In conclusion barebacking is not something that has just taken off - it is more like something that has been thrust into the spotlight. Section 20 is not a provision that was designed to deal with the transmission of disease, let alone the complexities associated with the transmission of disease in the context of intimate sexual relations. The fact that consent has been identified as the main requirement yet it is not even mentioned in the act demonstrates this.

I personally don't see the 'violence' side as it is more a personal choice. However I do feel the law is outdated and sparse on the subject of sexually transmitted infections and sado-machism. The Crown Prosecution Service and the government need to address an outdated Act to bring it into line with a modern world.
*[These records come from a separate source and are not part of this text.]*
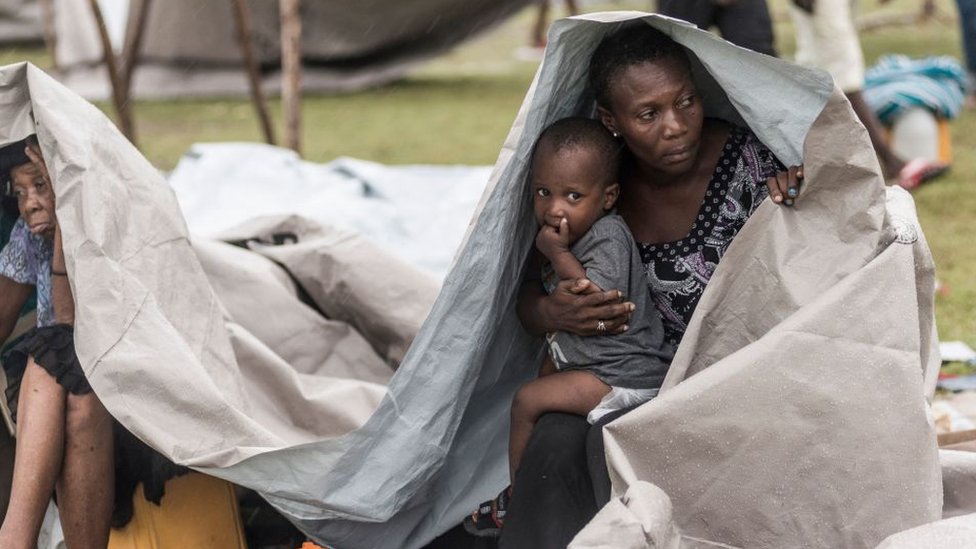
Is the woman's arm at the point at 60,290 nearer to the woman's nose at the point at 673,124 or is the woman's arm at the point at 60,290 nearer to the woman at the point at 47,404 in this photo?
the woman at the point at 47,404

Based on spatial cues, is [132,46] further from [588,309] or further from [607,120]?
[588,309]

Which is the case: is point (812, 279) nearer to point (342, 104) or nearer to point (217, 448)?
point (217, 448)

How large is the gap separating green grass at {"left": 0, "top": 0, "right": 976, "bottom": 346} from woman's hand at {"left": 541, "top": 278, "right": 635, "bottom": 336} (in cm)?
204

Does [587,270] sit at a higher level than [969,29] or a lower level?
higher

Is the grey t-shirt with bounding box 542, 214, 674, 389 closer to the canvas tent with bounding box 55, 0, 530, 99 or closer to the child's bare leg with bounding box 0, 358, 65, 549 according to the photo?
the child's bare leg with bounding box 0, 358, 65, 549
In R v Dica the Court of Appeal has, for the first time since provided an indication of the circumstances in which those who do in fact transmit serious disease to their partners during sex will be criminalised and in a clear nod to prevailing political sensibilities the Court of Appeal has used Dica as an opportunity finally to consign the ruling in Clarence to the grave.

"We have learned to cherish different cultures as unique expressions of human inventiveness rather as the inferior or disgusting habits of savages. We need a similarly anthropological understanding of different sexual cultures." (Rubin 1993).
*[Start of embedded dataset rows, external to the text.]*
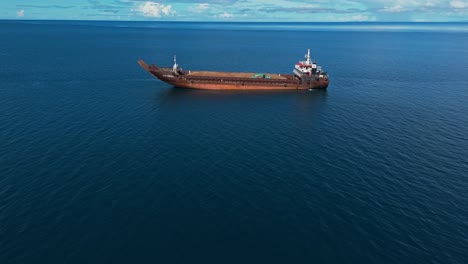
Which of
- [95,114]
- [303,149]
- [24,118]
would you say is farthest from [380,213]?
[24,118]

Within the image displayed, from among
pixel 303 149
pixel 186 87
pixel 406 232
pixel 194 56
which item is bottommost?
pixel 406 232

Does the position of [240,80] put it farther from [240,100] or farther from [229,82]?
[240,100]

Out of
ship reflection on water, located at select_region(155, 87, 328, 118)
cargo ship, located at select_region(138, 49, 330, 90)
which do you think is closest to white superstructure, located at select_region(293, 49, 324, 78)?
cargo ship, located at select_region(138, 49, 330, 90)

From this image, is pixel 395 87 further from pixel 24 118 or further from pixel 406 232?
pixel 24 118

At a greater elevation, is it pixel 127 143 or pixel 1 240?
pixel 127 143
It is time that clear boundaries and guidelines are given to allow the health and safety of others. As for the supposed violence of barebacking as I have stated previously it is an entirely personal preference and to try and enforce some sort of ruling or making it taboo would simply be ineffective and quite simply pointless. Time moves quickly and it is imperative that the law grows and changes with the times - sadly at present this is not true in this case and although steps are being made in the right direction the focal point will remain the same until something concrete is done.